*Teks Acuan*.
····················
3. Tata cara iqamat ketiga ini sama seperti sebelumnya, hanya saja untuk kalimat Qadqaamatish shalaah tidak diulang dua kali, bahkan hanya diucapkan sekali sehingga jumlahnya 10 kalimat. Cara ini dipegang oleh Imam Malik karena ia merupakan amal penduduk Madinah, akan tetapi Ibnul Qayyim mengomentarinya, “Tidak sah sama sekali dari Rasulullah shallallahu 'alaihi wa sallam mengucapkan Qadqaamatish shalaah hanya sekali.” Ibnu Abdil Bar berkata, “Ia tetap dua kali dalam keadaan bagaimana pun.”

IV. Kandungan Kalimat Iqamat

Dalam kalimat adzan dan iqamat terdapat kalimat yang agung dan besar, di dalamnya tedapat akidah Islam. Awalnya takbir (mengagungkan Allah), kemudian menetapkan keesaan bagi Allah Azza wa Jalla dan bahwa Dia yang berhak untuk diibadahi. Demikian pula di dalamnya menetapkan, bahwa Nabi Muhammad shallallahu 'alaihi wa sallam adalah utusan Allah. Selanjutnya mengajak manusia menjalankan amal yang paling dicintai Allah, yaitu shalat yang merupakan tiang agama Islam. Di dalamnya juga terdapat ajakan meraih kebahagiaan dan keberuntungan di dunia dan akhirat, dimana di antara jalannya adalah memenuhi seruan shalat, kemudian diakhiri dengan mengagungkan Allah serta menyebutkan kalimatul ikhlas yang merupakan kunci surga dan dzikr yang paling utama. Kalau sekiranya langit dan bumi beserta penghuninya ditimbang dengan kalimat itu, tentu kalimat itu lebih berat timbangannya karena keagungan dan keutamaannya.

V. Adab Iqamat

Syaikh Shalih Al Fauzan berkata, "Hendaknya ia segera (hadr) dalam mengucapkannya[i], karena di dalamnya merupakan pemberitahuan kepada yang hadir. Oleh karena itu, tidak perlu mengucapkannya secara perlahan (lambat). Dan dianjurkan yang iqamat adalah yang adzan[ii], dan hendaknya ia tidak iqamat kecuali dengan izin imam, karena waktu iqamat tergantung pandangan imam[iii], sehingga tidak dikumandangkan kecuali dengan isyaratnya."

Wallahu a'lam, wa shallallahu 'alaa nabiyyinaa Muhammad wa 'alaa aalihi wa shahbihi wa sallam.

Marwan bin Musa

Maraji' : Fiqhussunnah (S. Sabiq), Al Fiqhul MuyassarAl Mulakhkhash Al Fiqhi (Shalih Al Fauzan), Subulussalam (Ash Shan'ani), dll.
····················
*Baris Data*.

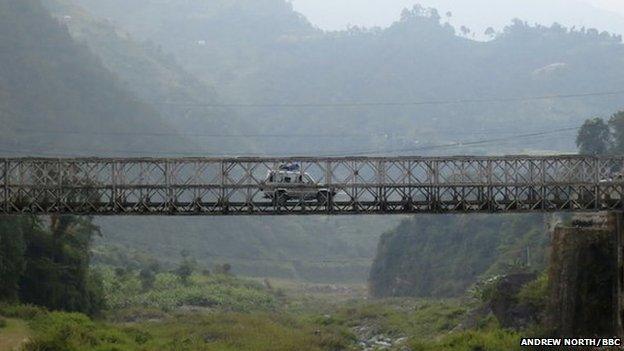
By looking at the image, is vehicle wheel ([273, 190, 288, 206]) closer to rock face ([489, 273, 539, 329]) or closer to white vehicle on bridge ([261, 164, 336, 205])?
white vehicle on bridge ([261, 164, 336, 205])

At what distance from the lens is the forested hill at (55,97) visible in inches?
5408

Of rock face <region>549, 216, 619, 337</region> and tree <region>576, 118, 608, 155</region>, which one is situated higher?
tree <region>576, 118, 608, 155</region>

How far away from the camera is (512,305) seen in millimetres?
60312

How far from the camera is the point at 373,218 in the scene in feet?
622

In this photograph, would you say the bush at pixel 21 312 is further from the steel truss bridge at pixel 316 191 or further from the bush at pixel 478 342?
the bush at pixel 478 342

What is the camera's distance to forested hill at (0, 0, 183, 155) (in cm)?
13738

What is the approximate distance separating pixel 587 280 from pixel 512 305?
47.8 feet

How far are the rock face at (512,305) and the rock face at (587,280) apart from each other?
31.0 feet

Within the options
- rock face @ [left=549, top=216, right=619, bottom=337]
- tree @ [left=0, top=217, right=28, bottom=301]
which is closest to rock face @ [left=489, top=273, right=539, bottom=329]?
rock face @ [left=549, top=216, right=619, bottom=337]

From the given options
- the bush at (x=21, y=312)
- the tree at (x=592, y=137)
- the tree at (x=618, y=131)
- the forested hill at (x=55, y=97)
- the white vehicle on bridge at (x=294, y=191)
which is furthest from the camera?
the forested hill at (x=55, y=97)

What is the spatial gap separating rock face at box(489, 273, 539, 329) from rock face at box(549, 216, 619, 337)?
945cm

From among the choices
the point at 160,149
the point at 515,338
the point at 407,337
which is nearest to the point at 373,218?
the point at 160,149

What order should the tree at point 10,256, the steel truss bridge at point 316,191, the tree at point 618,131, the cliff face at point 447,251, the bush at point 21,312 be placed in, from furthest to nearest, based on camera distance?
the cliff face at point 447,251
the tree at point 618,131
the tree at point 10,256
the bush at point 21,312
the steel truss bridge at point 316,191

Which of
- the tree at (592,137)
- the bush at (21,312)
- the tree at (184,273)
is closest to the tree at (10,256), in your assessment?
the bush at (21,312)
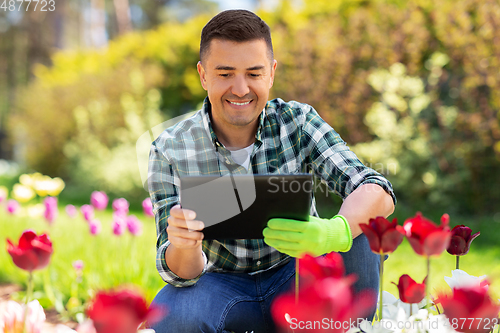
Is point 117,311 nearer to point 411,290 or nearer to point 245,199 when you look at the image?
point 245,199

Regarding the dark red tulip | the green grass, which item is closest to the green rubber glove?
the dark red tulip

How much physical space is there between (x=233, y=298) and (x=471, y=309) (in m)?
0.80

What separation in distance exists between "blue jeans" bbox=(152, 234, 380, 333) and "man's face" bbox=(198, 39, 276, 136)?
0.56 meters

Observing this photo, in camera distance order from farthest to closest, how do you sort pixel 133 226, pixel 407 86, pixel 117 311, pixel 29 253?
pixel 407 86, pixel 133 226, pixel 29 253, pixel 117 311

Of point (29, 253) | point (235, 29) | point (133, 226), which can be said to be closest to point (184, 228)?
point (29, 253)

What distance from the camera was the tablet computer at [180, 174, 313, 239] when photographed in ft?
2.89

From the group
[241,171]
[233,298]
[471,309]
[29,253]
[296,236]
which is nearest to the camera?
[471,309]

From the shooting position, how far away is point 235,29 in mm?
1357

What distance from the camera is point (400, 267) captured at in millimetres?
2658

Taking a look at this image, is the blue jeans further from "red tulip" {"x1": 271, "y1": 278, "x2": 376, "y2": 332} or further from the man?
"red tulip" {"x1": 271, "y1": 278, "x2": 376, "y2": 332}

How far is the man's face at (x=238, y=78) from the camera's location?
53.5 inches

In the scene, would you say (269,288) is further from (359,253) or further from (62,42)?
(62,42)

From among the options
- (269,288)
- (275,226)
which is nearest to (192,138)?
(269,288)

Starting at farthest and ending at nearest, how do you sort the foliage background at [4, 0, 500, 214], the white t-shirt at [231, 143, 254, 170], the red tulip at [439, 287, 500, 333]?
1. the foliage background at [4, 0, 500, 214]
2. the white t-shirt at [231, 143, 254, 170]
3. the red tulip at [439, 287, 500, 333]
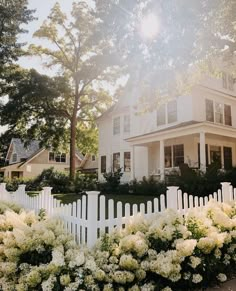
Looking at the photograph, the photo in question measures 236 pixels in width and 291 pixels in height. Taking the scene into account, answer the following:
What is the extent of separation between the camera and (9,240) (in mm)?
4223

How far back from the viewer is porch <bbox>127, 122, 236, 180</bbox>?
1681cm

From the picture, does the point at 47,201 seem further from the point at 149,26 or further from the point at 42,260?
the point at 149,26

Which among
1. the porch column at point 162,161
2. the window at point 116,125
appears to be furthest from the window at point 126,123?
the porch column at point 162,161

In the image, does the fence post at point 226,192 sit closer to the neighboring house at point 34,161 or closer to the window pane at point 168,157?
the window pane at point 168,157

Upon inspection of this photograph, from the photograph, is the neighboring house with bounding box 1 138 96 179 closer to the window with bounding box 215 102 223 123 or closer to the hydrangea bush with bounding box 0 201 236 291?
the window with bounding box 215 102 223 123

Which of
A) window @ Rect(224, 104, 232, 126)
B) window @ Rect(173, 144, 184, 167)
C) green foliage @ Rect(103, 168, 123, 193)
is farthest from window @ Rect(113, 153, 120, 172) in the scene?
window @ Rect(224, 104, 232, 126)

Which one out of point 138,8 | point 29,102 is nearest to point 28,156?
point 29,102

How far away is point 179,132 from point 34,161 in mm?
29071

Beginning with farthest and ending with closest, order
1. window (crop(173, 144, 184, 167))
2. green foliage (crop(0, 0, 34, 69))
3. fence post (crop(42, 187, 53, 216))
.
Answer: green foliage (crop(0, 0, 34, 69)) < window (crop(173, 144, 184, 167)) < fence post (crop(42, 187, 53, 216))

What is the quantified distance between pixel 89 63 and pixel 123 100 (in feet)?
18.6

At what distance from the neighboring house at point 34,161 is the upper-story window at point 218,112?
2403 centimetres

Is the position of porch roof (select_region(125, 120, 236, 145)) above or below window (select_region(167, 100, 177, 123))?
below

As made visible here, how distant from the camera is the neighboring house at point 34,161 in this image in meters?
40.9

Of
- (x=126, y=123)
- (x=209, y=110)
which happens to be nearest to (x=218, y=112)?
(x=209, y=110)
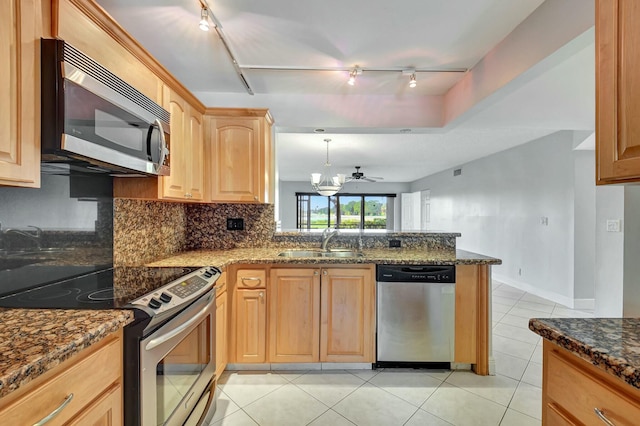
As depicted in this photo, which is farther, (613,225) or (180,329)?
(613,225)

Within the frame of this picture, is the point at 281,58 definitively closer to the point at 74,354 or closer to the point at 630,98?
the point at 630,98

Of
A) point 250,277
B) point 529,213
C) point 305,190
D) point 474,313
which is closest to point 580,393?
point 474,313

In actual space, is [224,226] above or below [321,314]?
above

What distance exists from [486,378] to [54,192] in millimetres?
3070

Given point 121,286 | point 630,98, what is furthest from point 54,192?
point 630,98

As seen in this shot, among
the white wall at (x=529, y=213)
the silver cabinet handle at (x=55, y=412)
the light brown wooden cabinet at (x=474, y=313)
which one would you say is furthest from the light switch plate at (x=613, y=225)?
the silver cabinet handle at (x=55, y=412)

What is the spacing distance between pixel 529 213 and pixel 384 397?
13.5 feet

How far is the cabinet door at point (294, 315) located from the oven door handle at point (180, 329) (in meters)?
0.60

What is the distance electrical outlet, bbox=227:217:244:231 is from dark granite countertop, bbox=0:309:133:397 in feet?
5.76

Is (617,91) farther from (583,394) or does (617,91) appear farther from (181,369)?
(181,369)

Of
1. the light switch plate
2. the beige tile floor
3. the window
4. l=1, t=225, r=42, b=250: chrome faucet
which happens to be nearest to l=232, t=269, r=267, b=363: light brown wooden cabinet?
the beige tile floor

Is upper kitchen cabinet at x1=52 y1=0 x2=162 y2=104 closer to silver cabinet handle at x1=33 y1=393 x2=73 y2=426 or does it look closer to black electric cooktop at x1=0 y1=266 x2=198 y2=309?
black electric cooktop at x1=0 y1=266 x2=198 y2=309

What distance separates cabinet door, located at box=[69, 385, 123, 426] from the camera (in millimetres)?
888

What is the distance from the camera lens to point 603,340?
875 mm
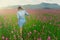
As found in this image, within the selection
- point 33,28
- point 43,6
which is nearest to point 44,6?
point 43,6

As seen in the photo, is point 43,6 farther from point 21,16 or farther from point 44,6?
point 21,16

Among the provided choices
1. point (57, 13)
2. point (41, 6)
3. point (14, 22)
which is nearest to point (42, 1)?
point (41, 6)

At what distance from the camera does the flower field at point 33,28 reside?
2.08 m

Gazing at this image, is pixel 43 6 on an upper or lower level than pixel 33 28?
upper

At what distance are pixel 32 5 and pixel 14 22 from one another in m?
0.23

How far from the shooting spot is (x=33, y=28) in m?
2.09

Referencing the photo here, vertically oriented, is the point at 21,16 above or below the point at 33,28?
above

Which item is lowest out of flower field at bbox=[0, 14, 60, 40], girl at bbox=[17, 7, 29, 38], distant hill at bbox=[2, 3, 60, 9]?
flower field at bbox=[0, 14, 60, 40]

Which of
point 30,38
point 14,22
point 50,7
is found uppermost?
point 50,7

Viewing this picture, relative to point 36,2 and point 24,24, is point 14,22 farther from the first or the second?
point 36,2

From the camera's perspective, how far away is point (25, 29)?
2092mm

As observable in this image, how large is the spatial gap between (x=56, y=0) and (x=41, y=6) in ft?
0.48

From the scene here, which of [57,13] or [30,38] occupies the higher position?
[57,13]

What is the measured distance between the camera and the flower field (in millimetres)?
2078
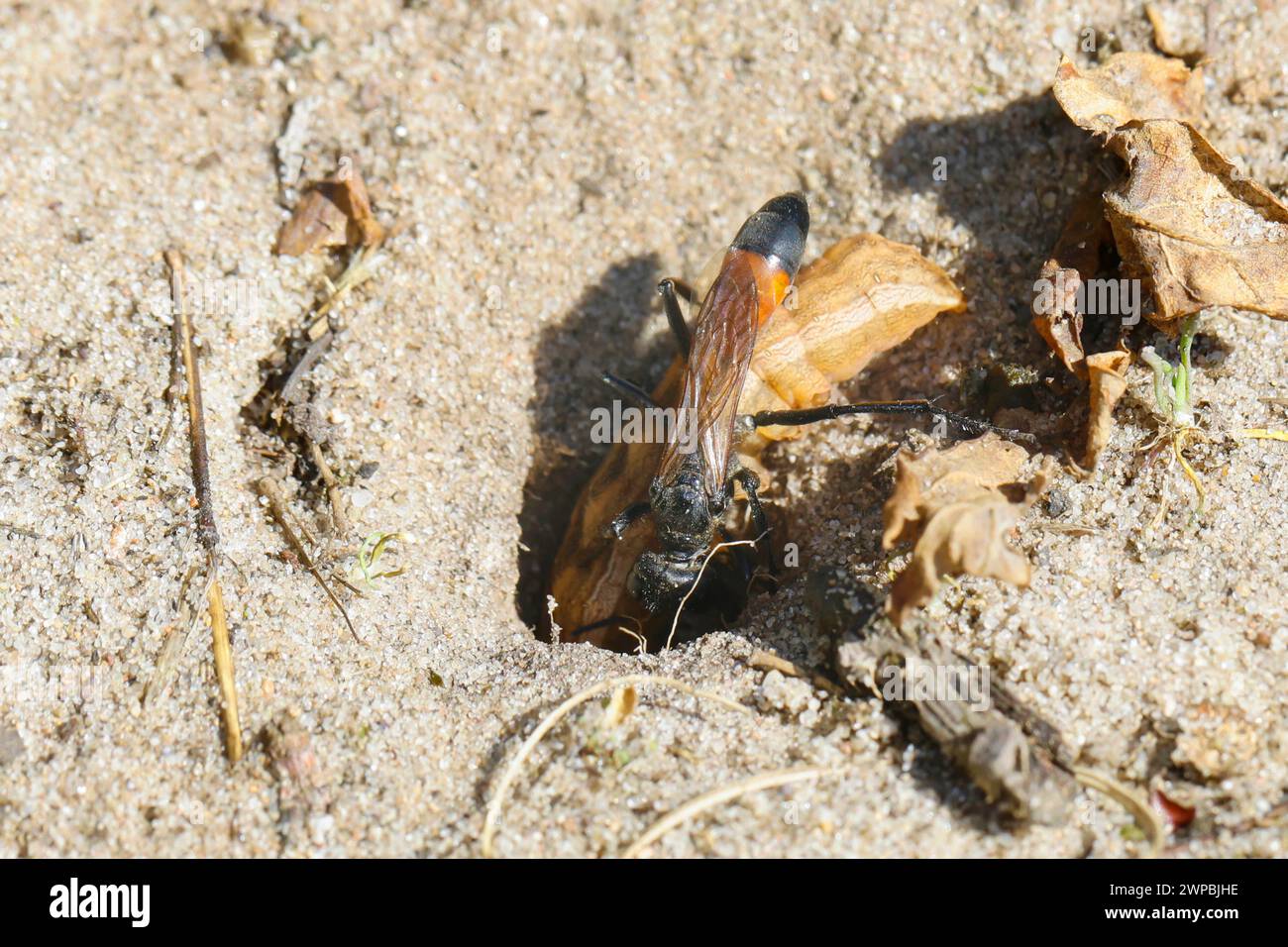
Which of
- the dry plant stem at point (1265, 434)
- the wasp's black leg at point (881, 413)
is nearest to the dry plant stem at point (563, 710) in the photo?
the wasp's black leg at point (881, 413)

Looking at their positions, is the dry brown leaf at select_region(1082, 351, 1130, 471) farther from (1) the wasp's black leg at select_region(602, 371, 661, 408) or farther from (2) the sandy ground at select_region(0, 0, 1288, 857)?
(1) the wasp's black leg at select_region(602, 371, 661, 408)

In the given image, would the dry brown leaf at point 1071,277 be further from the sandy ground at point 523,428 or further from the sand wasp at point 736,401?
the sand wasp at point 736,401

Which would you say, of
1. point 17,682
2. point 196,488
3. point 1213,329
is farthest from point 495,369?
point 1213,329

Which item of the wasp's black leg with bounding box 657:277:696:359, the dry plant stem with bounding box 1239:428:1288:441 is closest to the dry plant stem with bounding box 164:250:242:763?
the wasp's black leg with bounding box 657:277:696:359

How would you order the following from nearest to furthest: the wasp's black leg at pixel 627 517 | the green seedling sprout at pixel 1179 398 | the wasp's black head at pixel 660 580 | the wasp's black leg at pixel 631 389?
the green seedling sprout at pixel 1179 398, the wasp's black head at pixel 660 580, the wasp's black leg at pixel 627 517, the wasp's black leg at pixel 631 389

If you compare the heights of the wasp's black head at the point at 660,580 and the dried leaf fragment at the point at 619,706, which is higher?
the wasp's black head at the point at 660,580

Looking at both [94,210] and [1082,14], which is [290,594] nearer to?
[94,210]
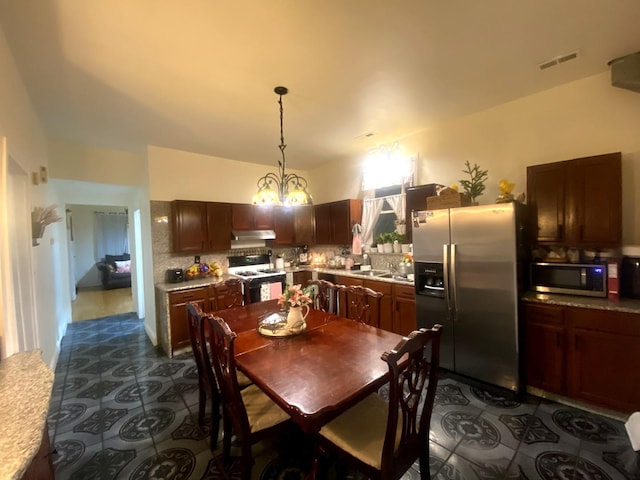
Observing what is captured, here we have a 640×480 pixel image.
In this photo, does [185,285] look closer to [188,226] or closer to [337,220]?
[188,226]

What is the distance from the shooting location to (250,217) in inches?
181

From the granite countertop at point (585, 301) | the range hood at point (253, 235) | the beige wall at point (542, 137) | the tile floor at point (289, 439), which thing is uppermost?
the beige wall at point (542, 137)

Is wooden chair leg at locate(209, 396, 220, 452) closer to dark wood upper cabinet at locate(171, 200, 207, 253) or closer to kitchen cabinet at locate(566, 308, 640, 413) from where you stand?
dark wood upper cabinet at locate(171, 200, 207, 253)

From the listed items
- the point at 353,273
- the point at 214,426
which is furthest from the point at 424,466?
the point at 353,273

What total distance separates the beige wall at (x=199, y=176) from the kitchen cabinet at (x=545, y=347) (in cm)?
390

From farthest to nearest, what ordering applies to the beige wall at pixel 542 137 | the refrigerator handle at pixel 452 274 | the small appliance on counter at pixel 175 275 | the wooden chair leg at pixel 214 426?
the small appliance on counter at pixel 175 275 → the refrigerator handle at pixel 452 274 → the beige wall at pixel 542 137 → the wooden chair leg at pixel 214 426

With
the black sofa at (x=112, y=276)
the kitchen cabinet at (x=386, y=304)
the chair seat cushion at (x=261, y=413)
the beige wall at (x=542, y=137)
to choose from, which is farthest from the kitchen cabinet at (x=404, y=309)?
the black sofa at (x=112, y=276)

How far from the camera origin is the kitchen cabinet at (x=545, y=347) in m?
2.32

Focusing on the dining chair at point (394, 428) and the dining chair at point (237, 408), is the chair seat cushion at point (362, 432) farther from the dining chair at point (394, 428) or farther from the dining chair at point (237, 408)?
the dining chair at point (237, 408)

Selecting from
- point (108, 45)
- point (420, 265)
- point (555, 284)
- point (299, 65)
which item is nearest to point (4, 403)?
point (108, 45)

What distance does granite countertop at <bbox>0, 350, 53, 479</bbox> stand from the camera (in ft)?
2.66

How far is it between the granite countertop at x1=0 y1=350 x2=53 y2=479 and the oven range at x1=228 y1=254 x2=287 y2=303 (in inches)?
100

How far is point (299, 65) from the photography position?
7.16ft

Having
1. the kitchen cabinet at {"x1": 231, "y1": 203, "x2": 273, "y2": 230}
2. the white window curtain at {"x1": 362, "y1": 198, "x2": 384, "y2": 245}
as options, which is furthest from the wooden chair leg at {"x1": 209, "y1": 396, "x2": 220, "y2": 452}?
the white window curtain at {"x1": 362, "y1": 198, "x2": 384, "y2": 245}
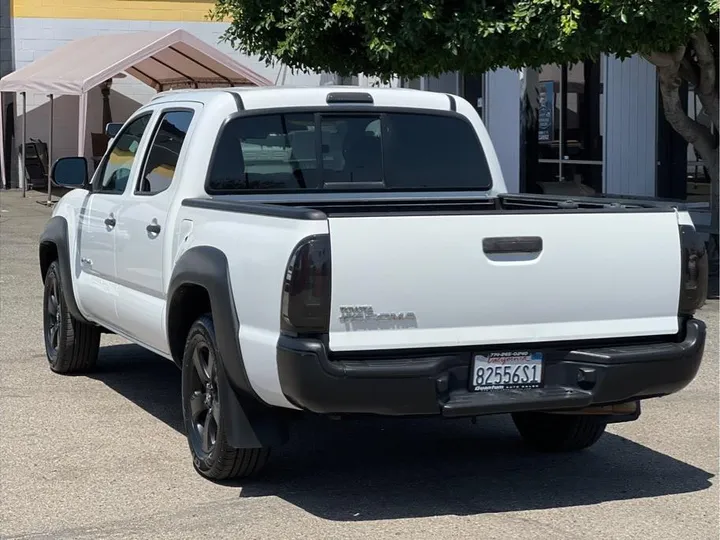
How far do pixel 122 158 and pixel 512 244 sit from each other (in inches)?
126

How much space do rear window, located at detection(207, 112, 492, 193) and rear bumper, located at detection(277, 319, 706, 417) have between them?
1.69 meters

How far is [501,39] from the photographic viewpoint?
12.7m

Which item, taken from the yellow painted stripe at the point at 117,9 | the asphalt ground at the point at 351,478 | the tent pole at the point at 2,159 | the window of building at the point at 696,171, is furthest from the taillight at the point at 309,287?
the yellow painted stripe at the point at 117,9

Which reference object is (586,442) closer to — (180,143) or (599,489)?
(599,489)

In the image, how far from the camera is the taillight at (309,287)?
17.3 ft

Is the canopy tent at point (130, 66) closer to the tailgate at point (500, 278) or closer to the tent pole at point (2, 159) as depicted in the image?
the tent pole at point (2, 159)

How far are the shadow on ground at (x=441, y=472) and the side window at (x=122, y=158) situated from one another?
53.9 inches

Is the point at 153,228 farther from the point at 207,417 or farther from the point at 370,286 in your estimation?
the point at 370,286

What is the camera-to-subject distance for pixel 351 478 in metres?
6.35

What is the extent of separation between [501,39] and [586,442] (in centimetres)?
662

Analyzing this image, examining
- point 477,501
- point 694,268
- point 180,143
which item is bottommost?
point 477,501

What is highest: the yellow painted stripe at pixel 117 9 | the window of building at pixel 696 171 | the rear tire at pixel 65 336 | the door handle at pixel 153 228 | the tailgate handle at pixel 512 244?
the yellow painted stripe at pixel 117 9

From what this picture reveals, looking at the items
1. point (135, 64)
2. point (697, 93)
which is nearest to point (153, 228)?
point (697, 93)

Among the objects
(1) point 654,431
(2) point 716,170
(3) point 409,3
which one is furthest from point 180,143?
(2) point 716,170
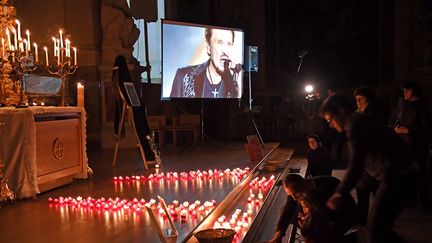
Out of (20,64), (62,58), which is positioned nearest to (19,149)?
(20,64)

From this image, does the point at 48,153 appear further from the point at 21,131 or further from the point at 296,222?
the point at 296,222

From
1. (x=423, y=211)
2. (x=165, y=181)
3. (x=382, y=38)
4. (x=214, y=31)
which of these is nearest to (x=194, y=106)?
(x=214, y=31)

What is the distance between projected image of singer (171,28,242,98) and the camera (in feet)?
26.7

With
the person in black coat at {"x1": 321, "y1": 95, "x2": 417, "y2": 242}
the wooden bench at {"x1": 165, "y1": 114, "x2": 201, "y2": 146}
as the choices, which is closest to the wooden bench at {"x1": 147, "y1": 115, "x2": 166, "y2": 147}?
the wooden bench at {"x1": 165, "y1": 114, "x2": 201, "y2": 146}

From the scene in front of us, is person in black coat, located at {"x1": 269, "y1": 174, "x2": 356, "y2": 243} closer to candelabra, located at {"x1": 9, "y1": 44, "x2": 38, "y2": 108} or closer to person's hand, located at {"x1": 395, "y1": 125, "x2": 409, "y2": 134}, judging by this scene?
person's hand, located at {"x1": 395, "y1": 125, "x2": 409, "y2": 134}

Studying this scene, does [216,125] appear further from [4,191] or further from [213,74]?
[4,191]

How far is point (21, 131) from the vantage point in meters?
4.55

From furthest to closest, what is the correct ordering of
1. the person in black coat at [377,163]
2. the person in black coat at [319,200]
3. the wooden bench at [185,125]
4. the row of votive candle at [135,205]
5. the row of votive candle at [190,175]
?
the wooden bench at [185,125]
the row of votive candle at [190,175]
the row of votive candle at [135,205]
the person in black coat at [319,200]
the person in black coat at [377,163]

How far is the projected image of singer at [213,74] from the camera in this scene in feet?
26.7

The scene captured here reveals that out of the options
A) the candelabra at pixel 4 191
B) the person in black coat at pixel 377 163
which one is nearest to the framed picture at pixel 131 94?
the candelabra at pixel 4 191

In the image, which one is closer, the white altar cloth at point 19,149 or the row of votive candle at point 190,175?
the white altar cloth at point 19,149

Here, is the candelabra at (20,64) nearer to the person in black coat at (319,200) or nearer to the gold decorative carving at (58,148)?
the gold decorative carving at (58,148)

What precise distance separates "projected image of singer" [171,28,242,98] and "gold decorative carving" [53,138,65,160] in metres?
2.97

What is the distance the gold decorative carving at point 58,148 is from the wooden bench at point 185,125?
····················
*Tantangan A*.
Jelaskan berdasarkan teks acuan tentang iqamat alasan iqamat sebaiknya diucapkan dengan cepat. Jelaskan juga alasan iqamat tidak dikumandangkan tanpa izin imam.
*Tantangan B*.
Jawablah pertanyaan berikut berdasarkan teks acuan tentang iqamat:
(i) Berapa jumlah kalimat iqamat pada tata cara ketiga?
(ii) Amal apa yang disebut sebagai amal yang paling dicintai Allah?
(iii) Siapa yang dianjurkan mengumandangkan iqamat?
*Tantangan C*.
Lanjutkan teks acuan tentang iqamat mulai dari baris terakhirnya.

*Hasil Tugas A*.
Iqamat diucapkan dengan cepat (hadr) karena iqamat merupakan pemberitahuan kepada orang yang hadir, sehingga tidak perlu diucapkan secara perlahan. Iqamat tidak dikumandangkan tanpa izin imam karena waktu iqamat bergantung pada pandangan imam, sehingga iqamat menunggu isyaratnya.

*Hasil Tugas B*.
(i) 10 kalimat.
(ii) Shalat, yang merupakan tiang agama Islam.
(iii) Orang yang mengumandangkan adzan.

*Hasil Tugas C*.
[i] Ada sebuah hadits yang berbunyi, “Apabila kamu adzan maka perlambatlah dan apabila kamu iqamat maka percepatlah," (Hadits ini diriwayatkan oleh Tirmidzi, dan ia mendhaifkannya).

[ii] Ada sebuah hadits yang berbunyi, “Barang siapa yang adzan, maka dia yang iqamat," (Hadits ini juga diriwayatkan oleh Tirmidzi, dan ia mendhaifkannya. Tirmidzi berkata, "Dan inilah yang diamalkan menurut kebanyakan Ahli Ilmu.")

[iii] Ada sebuah hadits yang berbunyi, “Muadzin lebih menguasai adzan, dan imam lebih menguasai iqamat," (Hadits ini diriwayatkan oleh Ibnu Addiy, dan ia mendhaifkannya).

Maksud muadzin menguasai adzan adalah, bahwa memulai mengumandangkan adzan diserahkan kepadanya, karena ia diamanahkan terhadap waktu-waktu shalat dan diamanahkan untuk memperhatikannya. Sedangkan maksud imam menguasai iqamat adalah bahwa muadzin tidak melakukan iqamat kecuali dengan isyarat imam. Namun hadits di atas dhaif.

Imam Bukhari menyebutkan sebuah hadits yang berbunyi, "Jika shalat diiqamatkan, maka janganlah kalian berdiri sampai kalian melihatku,"

Hadits ini menunjukkan, bahwa orang yang iqamat boleh melakukan iqamat meskipun imam belum hadir, sehingga iqamatnya tidak tergantung izinnya. Namun ada sebuah riwayat yang menyebutkan, bahwa Bilal tidaklah melakukan iqamat sampai ia mendatangi rumah Rasulullah shallallahu 'alaihi wa sallam memberitahukan akan shalat, dan pemberitahuannya itu adalah permintaan izin untuk iqamat.

Al Hafizh berkata, "Sesungguhnya hadits Bukhari itu bertentangan dengan hadits Jabir bin Samurah, bahwa Bilal tidak melakukan iqamat sampai Rasulullah shallallahu 'alaihi wa sallam keluar."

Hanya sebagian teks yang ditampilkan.